I think it'll make more sense once I get to more concrete examples in the book

but I get the idea of what you mean

@sick grail

So like this, where the universe just directly assigns meanings to each f, R, and c

the structure assigns meanings

yea sorry

a universe is just what the objects are, in this case they're natural numbers

the universe is just a set of objects, and the structure assigns the objects to the symbols of S

To the constants, not the function or relation symbols

• isn't a natural number, it's a binary function on the objects that we assign to f_0

hello, apologies if this is not the right channel to send this, but I have a problem: We are given a simple graph of n vertices and k edges and assign nonnegative values to each vertex.
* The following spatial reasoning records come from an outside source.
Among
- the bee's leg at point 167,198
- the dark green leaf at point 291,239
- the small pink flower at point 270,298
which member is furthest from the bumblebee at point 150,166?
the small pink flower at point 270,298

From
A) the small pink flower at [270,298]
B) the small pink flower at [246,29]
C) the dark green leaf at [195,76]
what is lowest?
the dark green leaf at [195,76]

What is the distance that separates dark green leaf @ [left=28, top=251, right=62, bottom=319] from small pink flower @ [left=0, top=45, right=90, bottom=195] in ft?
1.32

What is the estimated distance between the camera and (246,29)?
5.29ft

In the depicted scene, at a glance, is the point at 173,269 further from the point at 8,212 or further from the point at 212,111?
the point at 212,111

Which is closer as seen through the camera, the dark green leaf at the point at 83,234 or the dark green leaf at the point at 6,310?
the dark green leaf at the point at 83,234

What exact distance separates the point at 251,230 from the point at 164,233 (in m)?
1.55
Alice gets to choose an edge, and Bob gets to plus 1 to one vertex and minus 1 to the other if it is possible to keep both nonnegative. Bob wins if he assigns values on the vertices of the simple graph such that no matter what Alice picks, Bob can make a move in order to always avoid Alice picking a edge with 0 at both ends. Find the smallest sum of the values of all vertices given a simple graph

refer to this image for simple graphs with small number of vertices:

for the top left one, it’s 0, and we shall refer the next one by going down and subsequently keep going right until we cannot find a graph in that row. The next one is 0 too, next is 1, next is 0, next is 1, next is 2, next is 3, (and for the four vertices I am but unsure but I think I double checked: 0, next is 1, next is 2, next is 2, next is 3, next is 3, next is 3, next is 4, next is 4, next is 5, and finally the last one is 6. from this alone, I conjectured that f(n,k) = k (aka the number of edges), but I don’t even know how to prove this. Maybe by induction, idk?

Is this equivalent to smallest independent set?
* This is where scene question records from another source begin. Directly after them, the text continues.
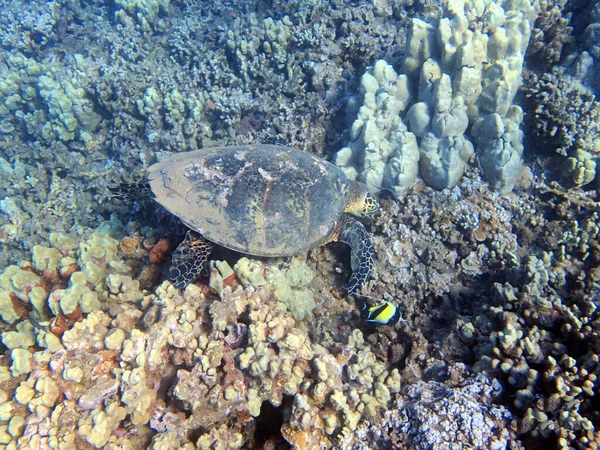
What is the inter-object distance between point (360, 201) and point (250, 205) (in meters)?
1.67

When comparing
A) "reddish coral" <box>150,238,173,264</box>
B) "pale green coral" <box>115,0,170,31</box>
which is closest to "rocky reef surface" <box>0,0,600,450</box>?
"reddish coral" <box>150,238,173,264</box>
Or, sorry largest independent set

You want the largest number of vertices to be 0, and the remaining ones to be 1

and also if no one knows a graph theory or other mathematical approach for this problem, at least it would be great if someone could write a program or python script for this problem :)). (for example the python script could be that we list the vertices a_i by their values and their interconnected edges as (a_x , a_y) for which we could test if Bob always wins due to problem conditions

I am sorry, what do you mean by this?

You want the smallest possible sum of all values on a simple graph where there is no edge with 0 on both ends right?

yes

And in that case, every vertex would either have 0 or 1 on it

And then since we want the smallest possible sum, we'd want as many vertices to have 0 on them as possible

Not necessarily, it can be nonnegative meaning it can be 2, 3, 4, etc.

well I mean depends on the graph

Uh

Then I'm not sure what you mean, like my understanding is if we have these two graphs

2 -- 3

0 -- 1

We would care more about the second one than the first, because the 2nd has a total sum of 1 while the 1st has a total sum of 5

Oh yes, that’s true. 0 — 1 is optimal for that graph

It makes sense that we only use 0’s and 1’s to minimise the sum, but is that necessarily optimal or correct for all graphs all the time? I see it happens a lot though

Well if all we care about is whether an edge has two 0s or not, then in any case we could use a 2 a 1 would work even better, right?

yeah, if you are talking about that graph, ofc 2 — 1 is better than 2 — 3. In fact 0 — 1 is the best we can do

So then the only things we'd want on our graphs are 0s and 1s right?

And we'd want as many 0s as possible on the graph, without any of them being connected to any other

How can you prove that this works for every graph, especially one with a big number of vertices? Like I get your intuition, but I found cases where it might not be true

Uhhh

like for a 4 vertex complete graph, we can assign each vertex to be 1, 1, 1, 3 which is minimal?

How is 1, 1, 1, 3 minimal?

so youre implying that through a series of operations this can be changed to 1's and 0's

Why not 1, 1, 1, 0?

let us call a_1 = 1, a_2 = 1, a_3 = 1, a_4 = 0 in this 4 vertex complete graph. Perform an operation with (a_1, a_3) and then an operation with (a_2, a_4). No matter what there exists a (0,0) pair in the end

the order of the operations in this case does not matter here

Okay I guess I don't understand the question

thats fine, what doubts do you have?

Can you tell me what the graph looks like after you do these operations?

sure, ill send a pic

actually you only just need the (a_1, a_3) operation, mb

here

Why not do (a4,a3) ?

1,1,1,0 -> 1,1,0,1 ?

oh because Alice wants to win no matter what which is why she picks (a_1, a_3)

Oh I see now

I thought Bob was picking the edge and Alice was doing something else, mb

ah thats fine

Okay then, but wouldn't 1,1,1,1 still work?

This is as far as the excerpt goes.